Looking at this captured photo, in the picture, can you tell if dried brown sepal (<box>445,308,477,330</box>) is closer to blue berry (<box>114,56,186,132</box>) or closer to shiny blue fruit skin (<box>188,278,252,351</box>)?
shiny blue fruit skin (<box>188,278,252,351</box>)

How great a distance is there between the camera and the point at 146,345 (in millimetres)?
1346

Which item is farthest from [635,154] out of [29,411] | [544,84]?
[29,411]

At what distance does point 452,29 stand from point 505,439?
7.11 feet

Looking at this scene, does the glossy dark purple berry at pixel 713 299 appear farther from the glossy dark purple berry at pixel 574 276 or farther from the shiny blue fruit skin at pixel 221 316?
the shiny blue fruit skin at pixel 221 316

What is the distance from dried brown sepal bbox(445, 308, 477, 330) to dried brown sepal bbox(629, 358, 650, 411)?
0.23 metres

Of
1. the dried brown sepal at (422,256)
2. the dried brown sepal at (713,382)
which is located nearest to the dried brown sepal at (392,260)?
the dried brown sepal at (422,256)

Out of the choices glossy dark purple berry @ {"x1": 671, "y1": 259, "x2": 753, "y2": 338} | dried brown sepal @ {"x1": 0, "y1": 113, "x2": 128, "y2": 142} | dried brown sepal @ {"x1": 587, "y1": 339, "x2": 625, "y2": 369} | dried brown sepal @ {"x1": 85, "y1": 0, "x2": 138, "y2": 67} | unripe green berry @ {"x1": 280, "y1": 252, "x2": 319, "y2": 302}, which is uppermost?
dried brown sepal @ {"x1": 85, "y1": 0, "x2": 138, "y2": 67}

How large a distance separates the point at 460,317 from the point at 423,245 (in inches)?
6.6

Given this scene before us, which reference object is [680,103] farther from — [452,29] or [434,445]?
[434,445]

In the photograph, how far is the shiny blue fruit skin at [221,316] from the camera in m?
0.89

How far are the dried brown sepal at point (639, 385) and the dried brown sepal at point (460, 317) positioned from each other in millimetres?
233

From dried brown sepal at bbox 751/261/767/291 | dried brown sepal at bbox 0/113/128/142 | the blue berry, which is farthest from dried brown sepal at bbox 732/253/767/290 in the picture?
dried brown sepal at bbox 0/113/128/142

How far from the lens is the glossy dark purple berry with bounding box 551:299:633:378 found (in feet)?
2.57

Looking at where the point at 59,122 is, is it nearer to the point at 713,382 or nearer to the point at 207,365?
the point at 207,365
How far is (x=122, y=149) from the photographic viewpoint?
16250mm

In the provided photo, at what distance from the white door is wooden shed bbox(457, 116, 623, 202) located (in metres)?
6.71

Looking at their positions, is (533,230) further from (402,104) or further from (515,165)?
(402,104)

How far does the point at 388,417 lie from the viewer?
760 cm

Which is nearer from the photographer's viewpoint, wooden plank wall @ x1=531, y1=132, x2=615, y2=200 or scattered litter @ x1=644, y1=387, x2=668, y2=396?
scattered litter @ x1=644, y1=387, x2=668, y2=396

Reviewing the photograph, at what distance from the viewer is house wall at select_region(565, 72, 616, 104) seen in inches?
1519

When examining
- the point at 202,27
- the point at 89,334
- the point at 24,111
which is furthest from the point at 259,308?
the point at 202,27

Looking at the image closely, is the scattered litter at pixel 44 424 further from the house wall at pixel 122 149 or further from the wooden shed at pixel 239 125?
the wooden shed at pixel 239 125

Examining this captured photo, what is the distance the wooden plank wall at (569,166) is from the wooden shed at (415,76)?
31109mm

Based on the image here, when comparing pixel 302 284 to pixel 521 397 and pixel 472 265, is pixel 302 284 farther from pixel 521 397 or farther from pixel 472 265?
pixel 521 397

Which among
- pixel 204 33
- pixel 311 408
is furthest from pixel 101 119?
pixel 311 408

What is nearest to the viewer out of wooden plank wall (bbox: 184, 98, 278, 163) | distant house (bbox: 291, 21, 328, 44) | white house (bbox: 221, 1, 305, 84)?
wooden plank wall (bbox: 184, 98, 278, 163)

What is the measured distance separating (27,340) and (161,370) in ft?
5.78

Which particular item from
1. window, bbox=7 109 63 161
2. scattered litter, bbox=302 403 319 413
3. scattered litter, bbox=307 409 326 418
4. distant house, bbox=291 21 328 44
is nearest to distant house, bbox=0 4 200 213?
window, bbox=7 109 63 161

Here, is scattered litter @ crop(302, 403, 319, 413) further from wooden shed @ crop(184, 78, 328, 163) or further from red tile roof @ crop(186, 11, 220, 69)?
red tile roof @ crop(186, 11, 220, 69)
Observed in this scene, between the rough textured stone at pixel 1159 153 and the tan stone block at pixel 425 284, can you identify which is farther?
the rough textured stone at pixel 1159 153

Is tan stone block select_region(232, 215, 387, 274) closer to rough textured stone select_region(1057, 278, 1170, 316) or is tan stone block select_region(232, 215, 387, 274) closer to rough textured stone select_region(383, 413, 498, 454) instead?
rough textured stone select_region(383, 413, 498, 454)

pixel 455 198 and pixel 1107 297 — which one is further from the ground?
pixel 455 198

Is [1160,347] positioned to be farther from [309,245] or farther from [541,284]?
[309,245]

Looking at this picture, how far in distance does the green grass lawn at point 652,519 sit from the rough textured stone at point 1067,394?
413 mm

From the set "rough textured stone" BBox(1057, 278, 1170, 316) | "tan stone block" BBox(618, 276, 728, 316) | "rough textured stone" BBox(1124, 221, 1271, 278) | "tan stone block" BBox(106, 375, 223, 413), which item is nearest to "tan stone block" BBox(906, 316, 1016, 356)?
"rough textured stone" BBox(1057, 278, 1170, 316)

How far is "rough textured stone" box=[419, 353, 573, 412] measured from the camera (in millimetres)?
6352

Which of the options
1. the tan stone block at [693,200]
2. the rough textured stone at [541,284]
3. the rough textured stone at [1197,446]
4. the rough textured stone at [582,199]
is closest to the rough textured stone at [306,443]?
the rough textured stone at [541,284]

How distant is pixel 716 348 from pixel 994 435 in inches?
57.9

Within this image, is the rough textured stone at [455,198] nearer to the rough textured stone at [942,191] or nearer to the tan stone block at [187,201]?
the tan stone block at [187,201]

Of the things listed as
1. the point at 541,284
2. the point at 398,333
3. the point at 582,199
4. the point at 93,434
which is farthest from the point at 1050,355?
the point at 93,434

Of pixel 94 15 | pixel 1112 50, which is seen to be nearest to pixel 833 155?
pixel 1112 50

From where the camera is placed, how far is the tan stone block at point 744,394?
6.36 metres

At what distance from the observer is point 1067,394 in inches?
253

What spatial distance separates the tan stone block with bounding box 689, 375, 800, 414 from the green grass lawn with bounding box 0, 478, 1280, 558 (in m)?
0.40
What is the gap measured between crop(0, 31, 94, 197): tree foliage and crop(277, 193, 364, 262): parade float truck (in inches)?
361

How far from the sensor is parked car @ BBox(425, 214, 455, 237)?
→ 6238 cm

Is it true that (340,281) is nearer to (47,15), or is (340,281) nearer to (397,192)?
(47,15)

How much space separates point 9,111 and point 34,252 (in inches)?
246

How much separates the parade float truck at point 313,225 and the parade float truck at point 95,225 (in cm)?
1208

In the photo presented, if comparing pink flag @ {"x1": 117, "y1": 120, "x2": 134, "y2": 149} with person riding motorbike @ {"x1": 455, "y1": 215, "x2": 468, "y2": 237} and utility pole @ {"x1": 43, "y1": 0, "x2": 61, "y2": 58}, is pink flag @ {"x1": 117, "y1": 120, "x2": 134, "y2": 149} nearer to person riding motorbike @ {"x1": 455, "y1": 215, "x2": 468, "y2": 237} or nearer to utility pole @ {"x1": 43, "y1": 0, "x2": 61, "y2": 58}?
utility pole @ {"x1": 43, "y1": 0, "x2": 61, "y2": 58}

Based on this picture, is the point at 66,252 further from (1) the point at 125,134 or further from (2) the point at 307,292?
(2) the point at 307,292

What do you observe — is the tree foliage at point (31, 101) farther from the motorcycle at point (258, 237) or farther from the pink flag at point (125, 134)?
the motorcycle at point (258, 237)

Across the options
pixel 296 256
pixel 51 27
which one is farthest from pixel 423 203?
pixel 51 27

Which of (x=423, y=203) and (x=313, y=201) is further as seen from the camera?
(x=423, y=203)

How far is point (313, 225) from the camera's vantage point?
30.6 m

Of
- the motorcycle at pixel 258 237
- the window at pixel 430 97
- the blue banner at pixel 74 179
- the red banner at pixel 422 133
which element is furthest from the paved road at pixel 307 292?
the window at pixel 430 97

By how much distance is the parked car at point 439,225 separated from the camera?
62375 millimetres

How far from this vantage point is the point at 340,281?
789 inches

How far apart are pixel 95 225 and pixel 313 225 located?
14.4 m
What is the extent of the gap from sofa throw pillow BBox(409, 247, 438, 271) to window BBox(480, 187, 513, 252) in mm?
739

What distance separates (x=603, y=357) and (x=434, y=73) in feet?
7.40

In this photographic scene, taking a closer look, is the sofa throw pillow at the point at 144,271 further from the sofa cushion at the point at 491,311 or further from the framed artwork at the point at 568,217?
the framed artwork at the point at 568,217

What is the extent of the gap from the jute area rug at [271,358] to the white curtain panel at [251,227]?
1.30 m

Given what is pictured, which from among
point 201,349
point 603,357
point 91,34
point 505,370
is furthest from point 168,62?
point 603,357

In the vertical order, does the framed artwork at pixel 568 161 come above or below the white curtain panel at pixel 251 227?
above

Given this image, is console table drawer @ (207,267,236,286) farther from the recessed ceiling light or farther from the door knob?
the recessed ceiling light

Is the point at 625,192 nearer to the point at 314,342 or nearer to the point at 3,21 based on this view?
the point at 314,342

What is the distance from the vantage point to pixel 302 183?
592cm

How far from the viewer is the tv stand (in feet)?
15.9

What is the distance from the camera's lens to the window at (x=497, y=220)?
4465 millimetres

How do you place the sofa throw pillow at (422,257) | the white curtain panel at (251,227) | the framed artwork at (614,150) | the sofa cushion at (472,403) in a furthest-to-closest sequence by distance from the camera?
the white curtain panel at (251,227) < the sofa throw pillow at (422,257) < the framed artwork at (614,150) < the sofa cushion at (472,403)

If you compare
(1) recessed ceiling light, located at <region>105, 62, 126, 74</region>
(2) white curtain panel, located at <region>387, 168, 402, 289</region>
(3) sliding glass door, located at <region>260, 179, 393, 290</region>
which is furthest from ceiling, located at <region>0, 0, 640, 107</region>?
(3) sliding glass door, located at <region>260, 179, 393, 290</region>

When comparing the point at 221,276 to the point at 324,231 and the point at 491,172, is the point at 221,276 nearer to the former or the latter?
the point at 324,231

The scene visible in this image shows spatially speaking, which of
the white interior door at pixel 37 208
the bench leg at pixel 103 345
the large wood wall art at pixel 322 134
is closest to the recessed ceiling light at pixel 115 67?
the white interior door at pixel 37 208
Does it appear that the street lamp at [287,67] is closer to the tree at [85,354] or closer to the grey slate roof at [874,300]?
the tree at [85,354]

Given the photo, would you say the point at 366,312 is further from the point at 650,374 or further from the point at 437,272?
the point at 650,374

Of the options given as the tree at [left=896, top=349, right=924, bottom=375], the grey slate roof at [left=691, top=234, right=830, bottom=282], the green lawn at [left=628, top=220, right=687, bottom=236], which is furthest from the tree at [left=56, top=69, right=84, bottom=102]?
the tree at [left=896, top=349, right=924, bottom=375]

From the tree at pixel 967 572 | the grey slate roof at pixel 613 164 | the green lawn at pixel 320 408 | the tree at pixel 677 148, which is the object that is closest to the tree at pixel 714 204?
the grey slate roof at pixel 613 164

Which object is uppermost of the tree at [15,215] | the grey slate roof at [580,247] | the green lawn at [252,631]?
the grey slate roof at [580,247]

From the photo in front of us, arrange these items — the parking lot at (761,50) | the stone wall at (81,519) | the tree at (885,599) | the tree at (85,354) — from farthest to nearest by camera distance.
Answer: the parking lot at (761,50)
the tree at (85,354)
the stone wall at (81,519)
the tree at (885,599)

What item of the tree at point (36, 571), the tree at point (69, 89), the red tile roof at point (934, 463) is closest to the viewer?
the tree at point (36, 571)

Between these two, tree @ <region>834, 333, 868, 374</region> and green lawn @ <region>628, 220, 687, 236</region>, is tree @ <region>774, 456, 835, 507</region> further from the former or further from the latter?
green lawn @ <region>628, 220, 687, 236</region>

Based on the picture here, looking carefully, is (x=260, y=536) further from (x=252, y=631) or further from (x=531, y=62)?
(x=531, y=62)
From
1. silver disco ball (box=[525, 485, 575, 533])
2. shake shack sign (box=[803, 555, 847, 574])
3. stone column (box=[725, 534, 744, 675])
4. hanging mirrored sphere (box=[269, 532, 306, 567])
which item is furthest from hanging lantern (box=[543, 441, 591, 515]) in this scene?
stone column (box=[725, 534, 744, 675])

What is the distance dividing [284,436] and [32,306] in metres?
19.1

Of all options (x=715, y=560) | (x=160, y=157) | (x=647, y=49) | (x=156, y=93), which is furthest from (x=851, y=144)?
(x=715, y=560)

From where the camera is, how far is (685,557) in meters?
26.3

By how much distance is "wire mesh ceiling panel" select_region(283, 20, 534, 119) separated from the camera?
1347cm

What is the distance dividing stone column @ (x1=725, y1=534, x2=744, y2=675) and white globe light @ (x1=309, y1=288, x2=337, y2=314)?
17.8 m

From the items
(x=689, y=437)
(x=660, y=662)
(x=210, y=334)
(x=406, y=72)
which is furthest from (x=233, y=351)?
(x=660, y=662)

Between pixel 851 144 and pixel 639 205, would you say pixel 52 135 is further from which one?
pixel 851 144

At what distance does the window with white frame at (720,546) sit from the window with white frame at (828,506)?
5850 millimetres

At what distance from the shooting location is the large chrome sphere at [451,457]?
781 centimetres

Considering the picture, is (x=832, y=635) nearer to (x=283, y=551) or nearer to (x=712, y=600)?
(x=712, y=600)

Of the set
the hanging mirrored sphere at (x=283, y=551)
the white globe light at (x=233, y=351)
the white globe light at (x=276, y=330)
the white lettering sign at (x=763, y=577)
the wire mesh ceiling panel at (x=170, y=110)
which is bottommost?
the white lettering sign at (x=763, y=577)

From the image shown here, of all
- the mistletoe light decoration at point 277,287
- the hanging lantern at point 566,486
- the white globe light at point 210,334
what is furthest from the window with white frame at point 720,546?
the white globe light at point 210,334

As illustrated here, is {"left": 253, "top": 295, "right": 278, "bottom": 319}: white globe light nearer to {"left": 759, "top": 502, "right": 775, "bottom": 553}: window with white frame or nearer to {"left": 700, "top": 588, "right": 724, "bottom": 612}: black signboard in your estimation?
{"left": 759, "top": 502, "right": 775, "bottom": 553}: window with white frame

+-------+

GIVEN REQUEST: Rewrite the lines starting at the one containing "At what distance from the shooting" and ending at the end of the entries, replacing "hanging lantern" with "paper lantern" and leaving everything else unchanged.

RESPONSE TO THE TASK:
At what distance from the shooting location is the large chrome sphere at [451,457]?
781 centimetres

Considering the picture, is (x=832, y=635) nearer to (x=283, y=551) or nearer to (x=712, y=600)?
(x=712, y=600)

Of the set
the hanging mirrored sphere at (x=283, y=551)
the white globe light at (x=233, y=351)
the white globe light at (x=276, y=330)
the white lettering sign at (x=763, y=577)
the wire mesh ceiling panel at (x=170, y=110)
which is bottommost?
the white lettering sign at (x=763, y=577)

From the image shown here, of all
- the mistletoe light decoration at point 277,287
- the paper lantern at point 566,486
- the white globe light at point 210,334
what is furthest from the window with white frame at point 720,546?
the white globe light at point 210,334

As illustrated here, is {"left": 253, "top": 295, "right": 278, "bottom": 319}: white globe light nearer to {"left": 759, "top": 502, "right": 775, "bottom": 553}: window with white frame or nearer to {"left": 700, "top": 588, "right": 724, "bottom": 612}: black signboard in your estimation?
{"left": 759, "top": 502, "right": 775, "bottom": 553}: window with white frame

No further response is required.